La version française : un alphabet en talons aiguilles
En France, Amanda décide d’aller plus loin avec Mon Alphabet, version francophone sortie sur la face B de Tomorrow. Elle y déclame, avec ce ton d’institutrice lascive, un alphabet “appris dans les manchettes de vos journaux et les inscriptions écrites sur vos murs”. Elle récite :
“D, c'est pour le divorce, le dégoût, la douleur …F, c'est notre folie… I, c'est pour tes insultes et pour tes idioties...”
C’est l’alphabet d’une époque en crise, passé à la moulinette glamour. Derrière la provocation, il y a de la lucidité : Lear décrit le désenchantement d’un monde post-68 qui a perdu la boussole. Elle observe, commente, et surtout s’amuse. On y croise la bombe, le hijacking, la parano, le rock, la vengeance et Histoire d’O. Bref, tout ce qui fait chavirer le monde en 1977.
Elle sortira également une version italienne du titre.
Une œuvre pop avant la lettre
Ce qui frappe, c’est à quel point Amanda Lear avait tout compris avant tout le monde : la mise en scène, l’autodérision, la maîtrise de l’image. Elle ne chantait pas seulement des refrains, elle écrivait son propre mythe. I Am a Photograph est un album pop au sens littéral : un autoportrait, un collage, un miroir truqué.
Dans Mon Alphabet, elle s’invente un monde à sa mesure : plein de mots, d’idées et de contradictions. L’abécédaire devient autoportrait drôle, lucide, parfaitement stylé.

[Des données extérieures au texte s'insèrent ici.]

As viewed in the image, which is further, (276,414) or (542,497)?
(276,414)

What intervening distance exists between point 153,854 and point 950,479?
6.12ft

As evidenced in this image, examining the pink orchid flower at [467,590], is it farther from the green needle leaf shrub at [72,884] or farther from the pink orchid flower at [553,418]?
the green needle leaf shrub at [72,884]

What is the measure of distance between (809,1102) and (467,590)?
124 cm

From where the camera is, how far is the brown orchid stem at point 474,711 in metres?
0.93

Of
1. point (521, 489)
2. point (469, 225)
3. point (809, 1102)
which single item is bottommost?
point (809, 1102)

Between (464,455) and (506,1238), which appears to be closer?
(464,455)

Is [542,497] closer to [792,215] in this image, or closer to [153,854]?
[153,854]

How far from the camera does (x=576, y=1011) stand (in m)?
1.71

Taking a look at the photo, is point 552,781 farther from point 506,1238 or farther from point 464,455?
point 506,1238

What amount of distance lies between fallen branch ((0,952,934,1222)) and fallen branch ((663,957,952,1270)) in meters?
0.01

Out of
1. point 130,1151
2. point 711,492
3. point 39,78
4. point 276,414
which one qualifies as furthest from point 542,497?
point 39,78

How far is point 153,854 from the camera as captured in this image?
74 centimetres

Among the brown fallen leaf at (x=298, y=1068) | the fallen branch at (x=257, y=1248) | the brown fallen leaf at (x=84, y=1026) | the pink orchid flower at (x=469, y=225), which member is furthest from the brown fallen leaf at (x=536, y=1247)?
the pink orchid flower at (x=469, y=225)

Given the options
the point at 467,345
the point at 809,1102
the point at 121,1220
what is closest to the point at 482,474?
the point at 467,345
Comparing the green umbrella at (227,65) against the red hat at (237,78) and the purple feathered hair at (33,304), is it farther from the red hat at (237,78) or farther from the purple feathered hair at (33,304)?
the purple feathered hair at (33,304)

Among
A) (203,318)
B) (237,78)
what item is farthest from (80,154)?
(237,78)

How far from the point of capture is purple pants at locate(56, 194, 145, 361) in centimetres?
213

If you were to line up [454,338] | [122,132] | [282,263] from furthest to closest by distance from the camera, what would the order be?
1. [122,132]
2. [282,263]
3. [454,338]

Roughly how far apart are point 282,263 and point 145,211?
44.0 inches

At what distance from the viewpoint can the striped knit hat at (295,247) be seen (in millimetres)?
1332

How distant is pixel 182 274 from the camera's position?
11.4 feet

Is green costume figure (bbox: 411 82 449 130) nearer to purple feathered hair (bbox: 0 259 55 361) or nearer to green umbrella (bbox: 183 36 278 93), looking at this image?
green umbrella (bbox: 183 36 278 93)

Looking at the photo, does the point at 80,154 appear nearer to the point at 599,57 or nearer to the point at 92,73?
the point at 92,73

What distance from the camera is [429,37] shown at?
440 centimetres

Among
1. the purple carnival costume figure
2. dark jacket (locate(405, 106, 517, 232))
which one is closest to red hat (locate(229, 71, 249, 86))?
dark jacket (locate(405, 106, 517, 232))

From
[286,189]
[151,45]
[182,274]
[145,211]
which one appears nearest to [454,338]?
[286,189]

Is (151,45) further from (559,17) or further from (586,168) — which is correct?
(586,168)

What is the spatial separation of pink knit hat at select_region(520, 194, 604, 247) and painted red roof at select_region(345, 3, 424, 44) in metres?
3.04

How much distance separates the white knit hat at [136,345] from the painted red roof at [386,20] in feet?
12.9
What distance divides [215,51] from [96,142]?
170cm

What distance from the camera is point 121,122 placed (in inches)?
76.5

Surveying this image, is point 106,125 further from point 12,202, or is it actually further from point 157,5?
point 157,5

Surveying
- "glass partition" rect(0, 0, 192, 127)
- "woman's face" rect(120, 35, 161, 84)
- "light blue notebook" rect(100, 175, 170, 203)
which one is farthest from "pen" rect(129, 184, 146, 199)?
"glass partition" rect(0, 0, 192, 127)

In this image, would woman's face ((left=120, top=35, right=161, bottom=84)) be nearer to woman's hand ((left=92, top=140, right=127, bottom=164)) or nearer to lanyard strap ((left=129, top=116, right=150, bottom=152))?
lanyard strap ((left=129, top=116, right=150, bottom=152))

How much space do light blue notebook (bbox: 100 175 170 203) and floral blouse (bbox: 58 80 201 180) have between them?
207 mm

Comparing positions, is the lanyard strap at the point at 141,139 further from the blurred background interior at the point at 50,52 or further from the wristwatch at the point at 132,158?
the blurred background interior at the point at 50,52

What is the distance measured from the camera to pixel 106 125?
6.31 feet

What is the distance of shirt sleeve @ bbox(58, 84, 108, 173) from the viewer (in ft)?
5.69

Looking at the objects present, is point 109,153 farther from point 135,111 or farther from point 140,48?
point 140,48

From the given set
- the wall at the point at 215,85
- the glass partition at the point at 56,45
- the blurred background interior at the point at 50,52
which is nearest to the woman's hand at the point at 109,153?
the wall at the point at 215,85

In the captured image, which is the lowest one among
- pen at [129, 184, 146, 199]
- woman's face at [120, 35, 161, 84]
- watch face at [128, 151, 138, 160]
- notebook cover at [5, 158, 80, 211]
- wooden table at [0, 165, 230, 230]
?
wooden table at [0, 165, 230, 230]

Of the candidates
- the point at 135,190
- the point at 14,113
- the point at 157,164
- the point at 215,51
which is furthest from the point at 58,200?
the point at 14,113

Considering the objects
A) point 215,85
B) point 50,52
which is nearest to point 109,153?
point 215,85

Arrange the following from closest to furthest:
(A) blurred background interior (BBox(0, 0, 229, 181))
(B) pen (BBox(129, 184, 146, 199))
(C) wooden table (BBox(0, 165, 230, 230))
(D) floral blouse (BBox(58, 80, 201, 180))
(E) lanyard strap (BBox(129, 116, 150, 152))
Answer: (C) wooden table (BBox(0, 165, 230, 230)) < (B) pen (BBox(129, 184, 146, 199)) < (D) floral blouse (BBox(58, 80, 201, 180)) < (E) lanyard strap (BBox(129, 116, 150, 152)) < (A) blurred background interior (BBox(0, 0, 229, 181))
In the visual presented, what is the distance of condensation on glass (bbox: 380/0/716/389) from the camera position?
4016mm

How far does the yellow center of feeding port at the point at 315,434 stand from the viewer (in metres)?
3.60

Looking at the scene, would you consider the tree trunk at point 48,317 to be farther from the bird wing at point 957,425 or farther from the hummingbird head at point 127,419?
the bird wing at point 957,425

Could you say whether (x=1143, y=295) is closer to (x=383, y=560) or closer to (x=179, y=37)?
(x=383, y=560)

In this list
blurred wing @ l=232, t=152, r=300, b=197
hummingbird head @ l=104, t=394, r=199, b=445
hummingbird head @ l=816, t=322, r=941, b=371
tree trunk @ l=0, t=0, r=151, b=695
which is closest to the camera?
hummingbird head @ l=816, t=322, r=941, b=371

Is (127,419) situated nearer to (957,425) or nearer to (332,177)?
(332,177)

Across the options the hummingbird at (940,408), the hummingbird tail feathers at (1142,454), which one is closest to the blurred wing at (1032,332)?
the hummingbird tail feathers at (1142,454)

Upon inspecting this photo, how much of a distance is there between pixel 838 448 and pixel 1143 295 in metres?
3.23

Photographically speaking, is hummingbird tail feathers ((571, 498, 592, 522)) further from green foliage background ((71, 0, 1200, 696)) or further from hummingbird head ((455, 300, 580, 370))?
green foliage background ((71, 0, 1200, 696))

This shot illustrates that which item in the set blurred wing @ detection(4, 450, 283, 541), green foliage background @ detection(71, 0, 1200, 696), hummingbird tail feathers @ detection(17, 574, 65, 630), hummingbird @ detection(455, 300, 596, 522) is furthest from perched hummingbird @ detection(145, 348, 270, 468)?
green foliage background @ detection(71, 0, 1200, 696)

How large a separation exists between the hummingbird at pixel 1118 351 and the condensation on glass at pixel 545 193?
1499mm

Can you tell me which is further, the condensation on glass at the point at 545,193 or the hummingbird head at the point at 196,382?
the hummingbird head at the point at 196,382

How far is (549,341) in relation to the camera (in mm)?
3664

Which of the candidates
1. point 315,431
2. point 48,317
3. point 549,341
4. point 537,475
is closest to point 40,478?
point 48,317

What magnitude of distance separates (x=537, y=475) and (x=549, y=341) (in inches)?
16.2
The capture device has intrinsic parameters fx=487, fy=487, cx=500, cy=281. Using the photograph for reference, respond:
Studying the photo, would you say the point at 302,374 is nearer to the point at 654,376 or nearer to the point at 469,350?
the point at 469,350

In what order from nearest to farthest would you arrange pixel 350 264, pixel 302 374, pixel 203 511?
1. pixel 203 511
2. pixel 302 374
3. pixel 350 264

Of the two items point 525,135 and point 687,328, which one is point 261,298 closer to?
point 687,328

Et comme toujours, l’humour fait office de bouclier. Là où d’autres divas se confessaient en pleurant, Amanda Lear préférait réciter son alphabet avec un sourire. On ne sait jamais si elle se moque d’elle-même ou de nous, et c’est précisément ce qui la rend fascinante.
La morale de l’histoire
Si Mon Alphabet devait être résumé en une phrase, ce serait celle-ci : “Je me fous de tout, mais avec élégance.”
Amanda Lear a traversé la mode, le disco, la télé, les années 80 et les rumeurs avec la même devise : tout prendre au sérieux, sauf soi-même.
En 1977, elle sortait d’un monde d’artistes, de peintres et de rock stars pour plonger dans celui des tubes et des 45 tours. Et elle l’a fait sans perdre son mystère. Mon Alphabet, c’est peut-être la chanson d’Amanda Lear où l’on entend tout : l’intelligence, la distance, la séduction, la provocation. Une femme qui a tout vu, tout compris, et qui continue d’en rire. Son “Z, mon cher ami, c’est pour le zéro que je te donnerai si tu n’apprends pas bien ce nouvel alphabet” sonne un peu prof, un peu dominatrice. Amanda, c’est la maîtresse d’école des enfers disco.
Et c’est juste pour mieux rappeler qu’à la fin, c’est toujours elle qui donne les notes.